Across-the-board sequestration cuts for an array of federal government functions are beginning to take a toll on travel to and within the United States. And that means trouble for tourism, an NTA leader warns.
“NTA is very concerned that cutbacks in funding will have negative impacts on visitation, jobs, the U.S. economy and the balance of trade,” said Lisa Simon, president of NTA. “Tourism is an investment that produces jobs and revenue that support the rest of the U.S. economy, and these cuts can cause serious ripple effects.”
Simon added that the sequester cuts come at a bad time. In a recent survey, NTA members reported a rebound in 2012 business following a prolonged economic slowdown, and the majority of all members projected an even brighter 2013—tour operators (59 percent), suppliers (70 percent) and DMOs (74 percent).
Sequestration took effect on March 1, but the full impact of federal reductions in personnel hours and operating budgets continues to mount. NTA is most closely following cuts in five areas that directly impact tourism:
• FAA air traffic controllers: Furloughs began yesterday and flight delays started today.

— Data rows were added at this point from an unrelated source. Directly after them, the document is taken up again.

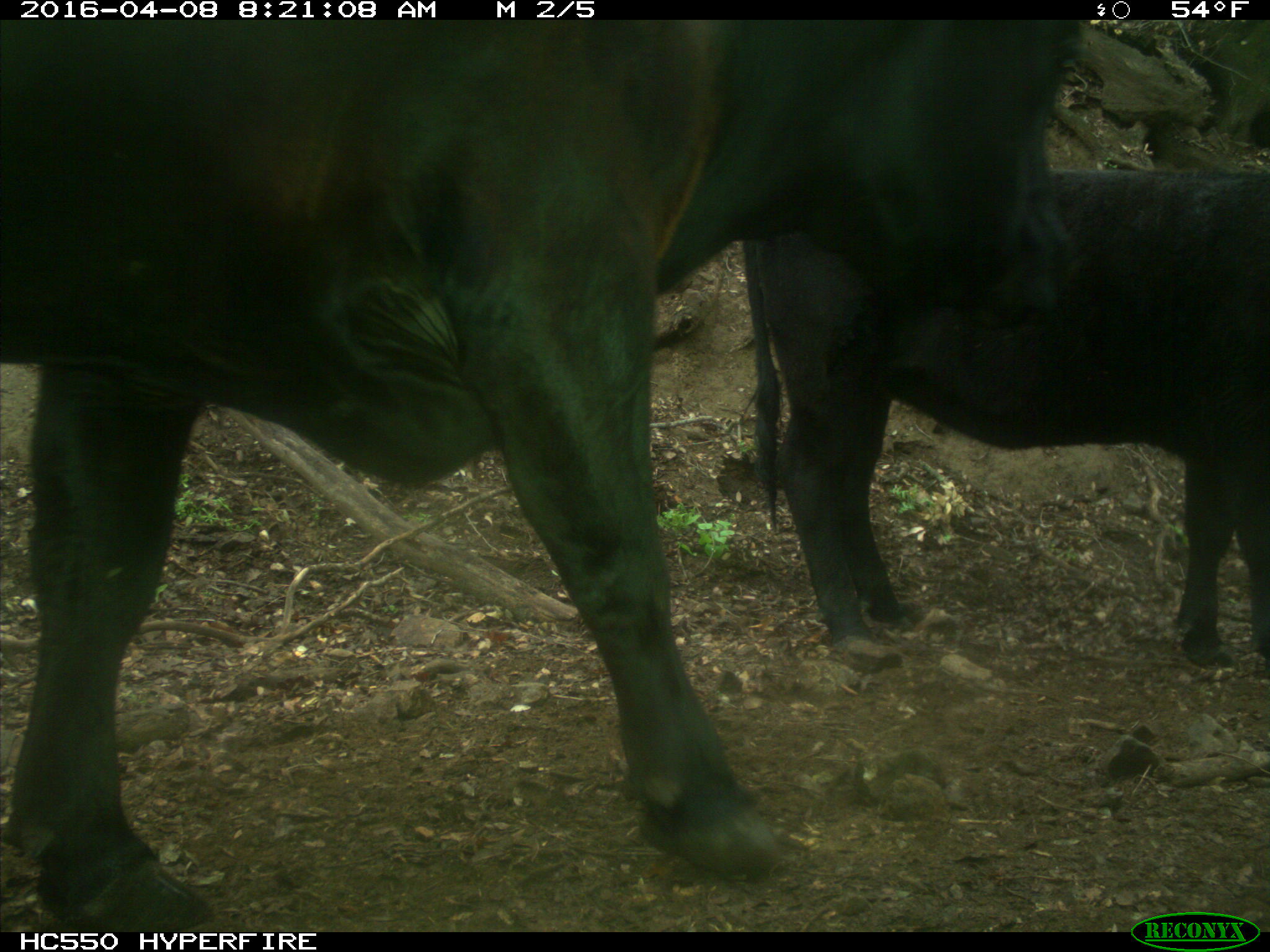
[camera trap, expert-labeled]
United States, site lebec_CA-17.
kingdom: Animalia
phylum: Chordata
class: Mammalia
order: Artiodactyla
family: Bovidae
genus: Bos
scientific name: Bos taurus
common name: domestic cow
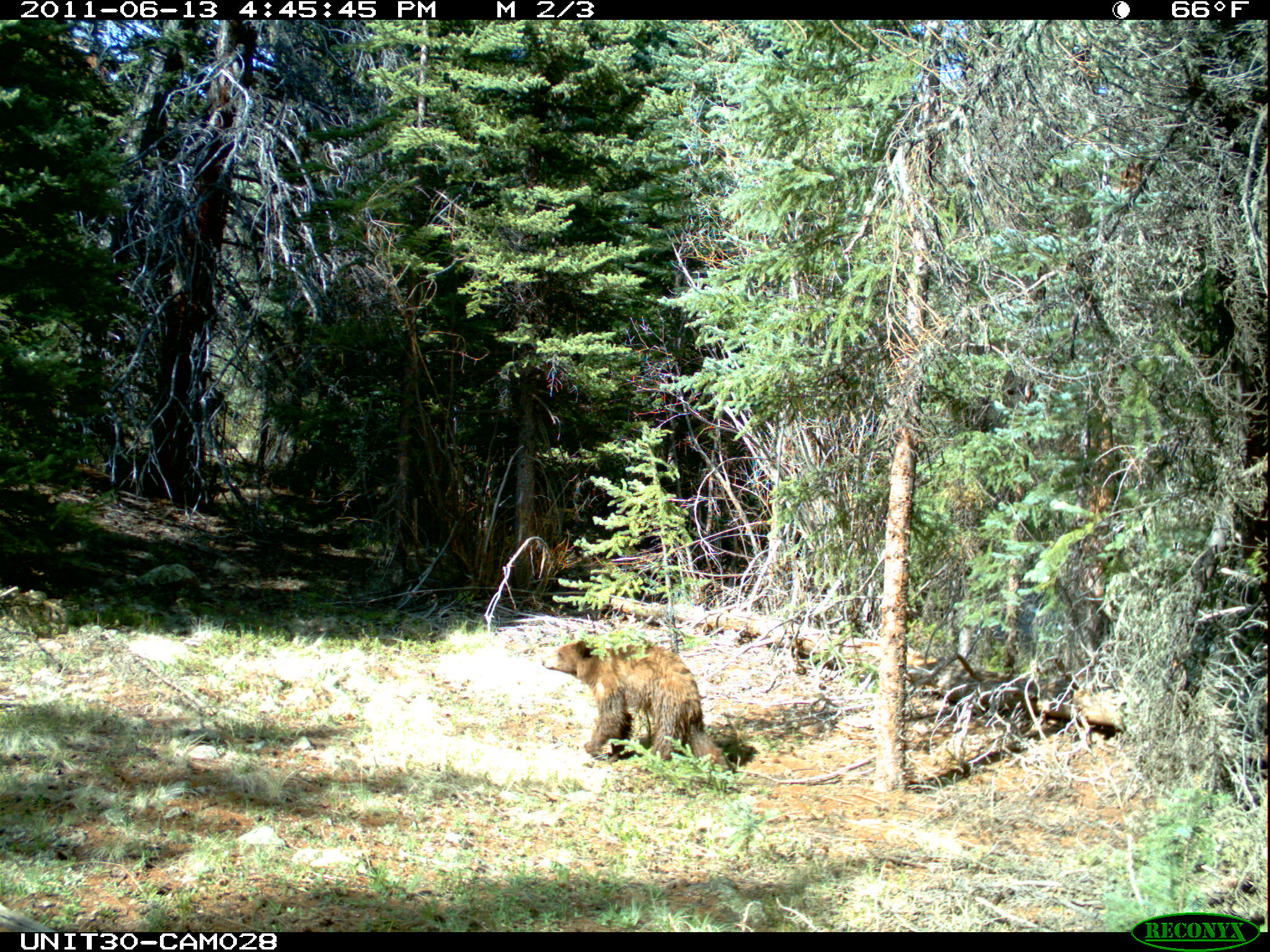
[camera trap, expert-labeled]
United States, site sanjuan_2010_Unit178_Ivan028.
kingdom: Animalia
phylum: Chordata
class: Mammalia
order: Carnivora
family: Ursidae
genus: Ursus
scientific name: Ursus americanus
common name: american black bear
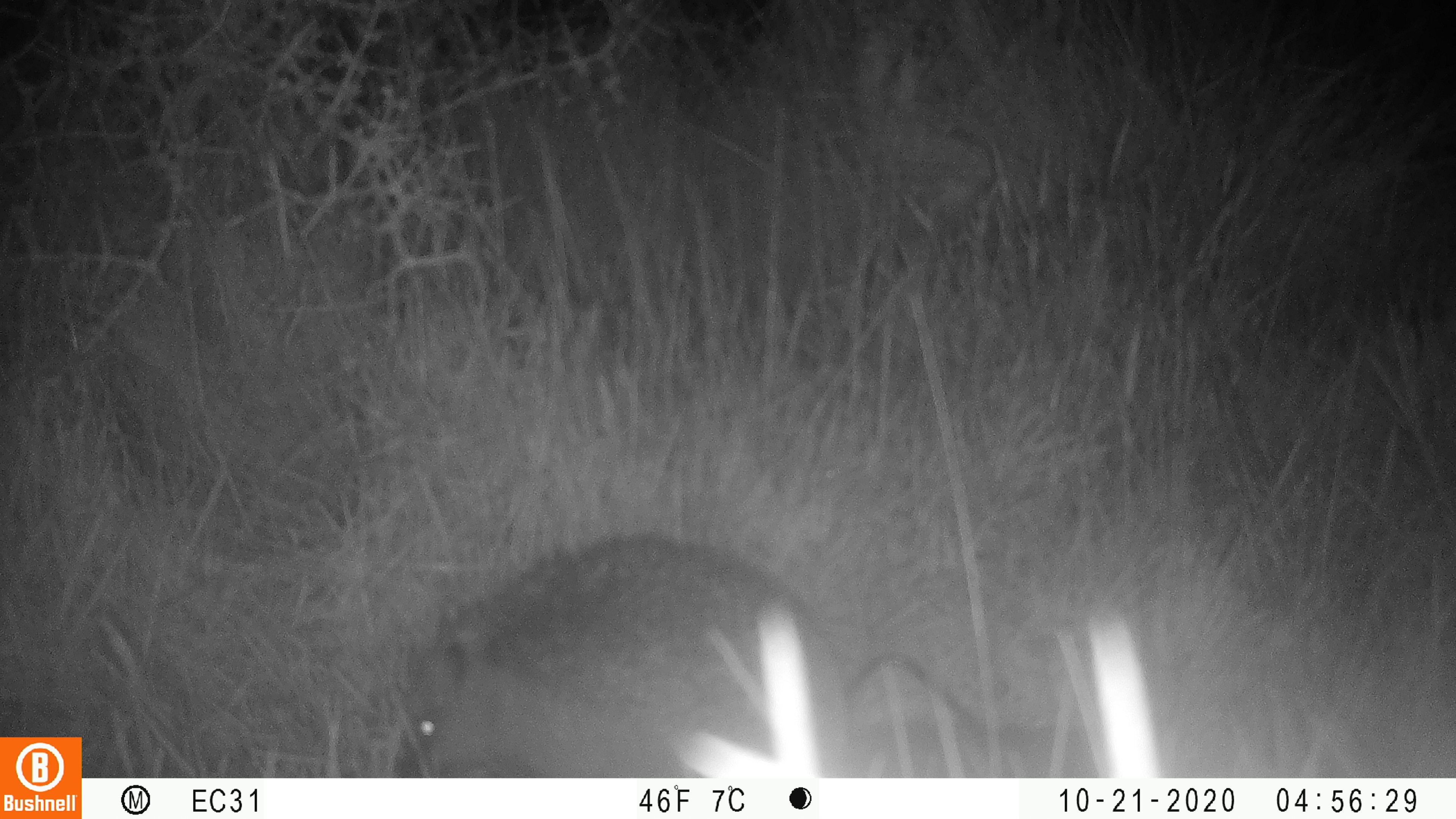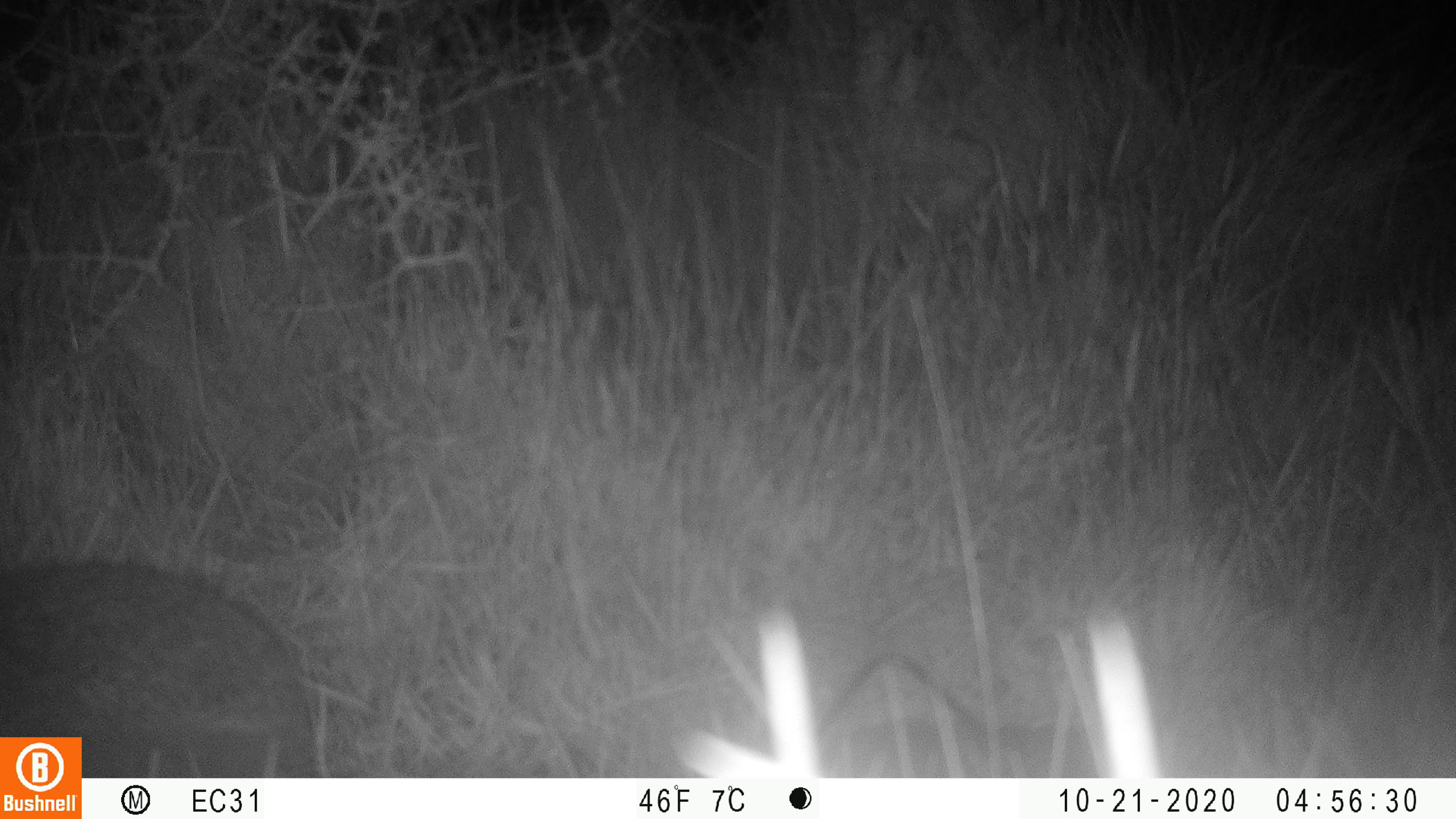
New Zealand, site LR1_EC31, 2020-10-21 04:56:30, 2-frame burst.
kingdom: Animalia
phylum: Chordata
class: Mammalia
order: Eulipotyphla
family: Erinaceidae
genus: Erinaceus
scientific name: Erinaceus europaeus europaeus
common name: european hedgehog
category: hedgehog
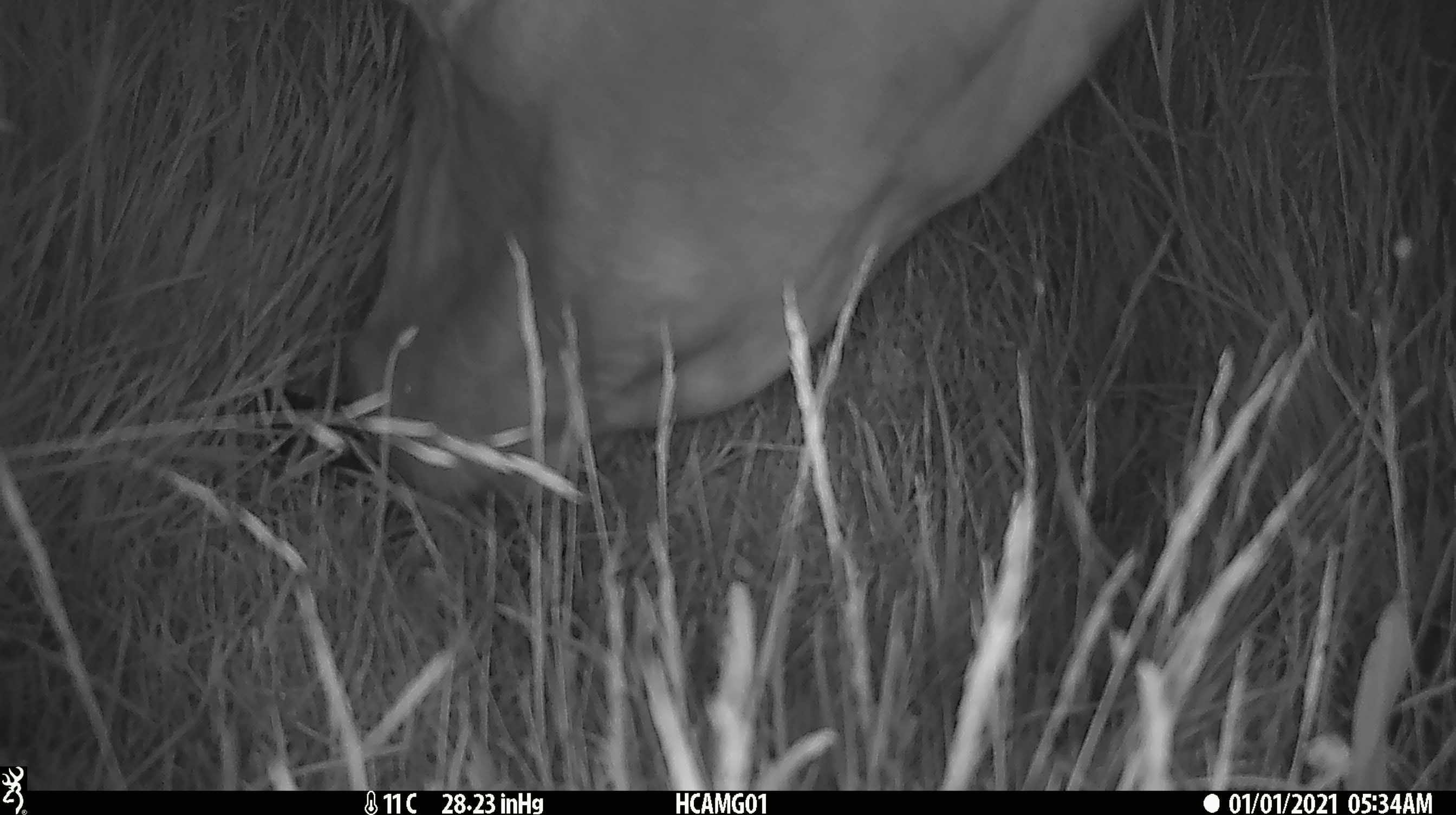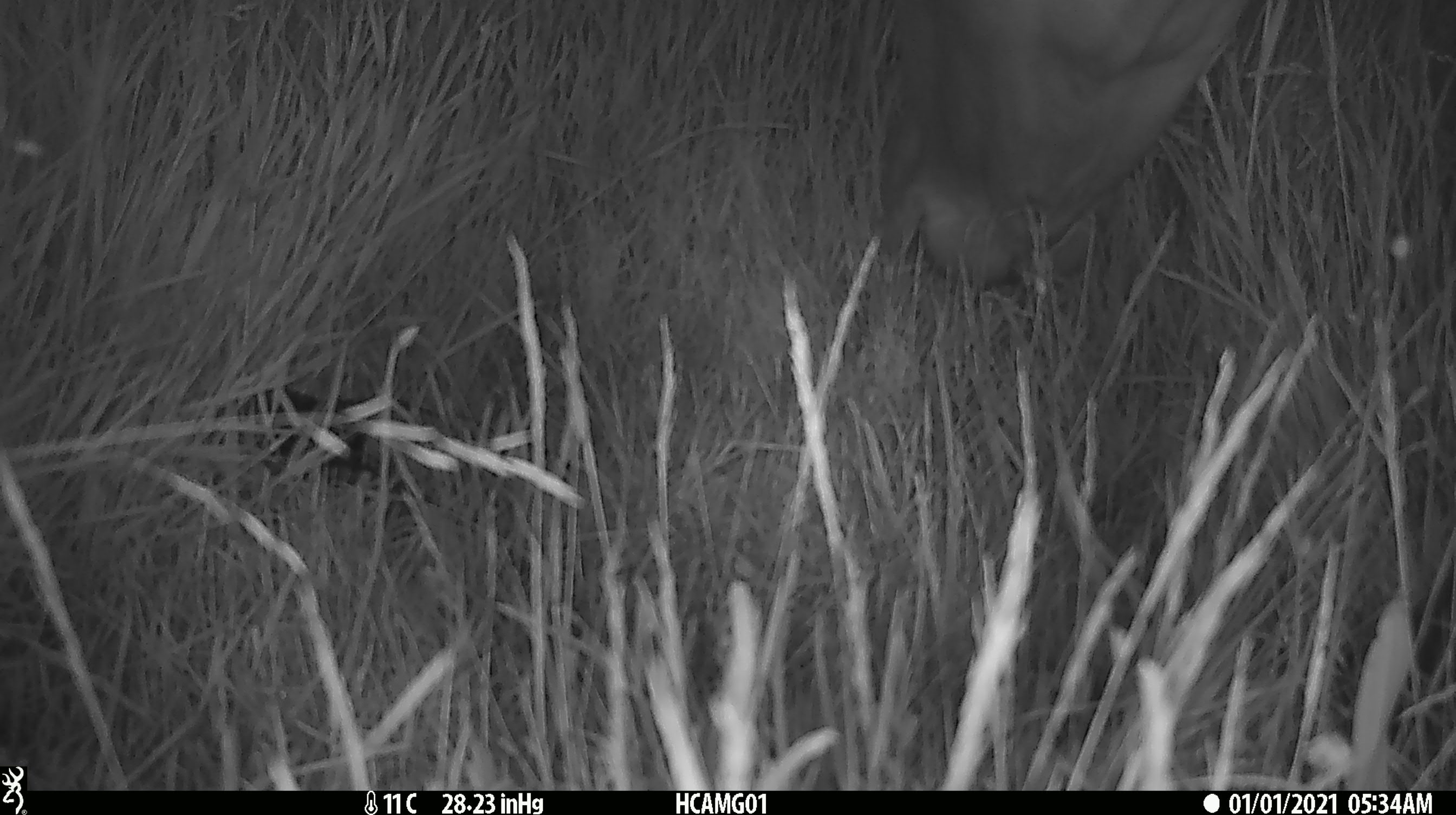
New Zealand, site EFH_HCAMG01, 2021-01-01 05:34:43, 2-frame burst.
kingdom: Animalia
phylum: Chordata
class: Mammalia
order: Artiodactyla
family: Bovidae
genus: Bos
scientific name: Bos taurus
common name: domestic cow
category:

• Transportation Security Administration personnel
• Customs and Border Protection officers at airports and border crossings
• consulate offices overseas, which process visas and conduct interviews
• federal parks and public lands, where staffing reductions will limit or delay access
Simon said NTA is also watching for increased fees at U.S. national parks, diverted operational funds for parks and public lands, and changes to funding for marketing the United States as an international destination.“NTA will keep a close eye on how these issues impact the travel economy and our members’ livelihoods, and we will work with other travel organizations to inform Congress and the Obama administration about the significant, adverse effects of sequestration,” said Simon. “The travel sector must increase its efforts to help public policy makers understand the threat of reduced funding.”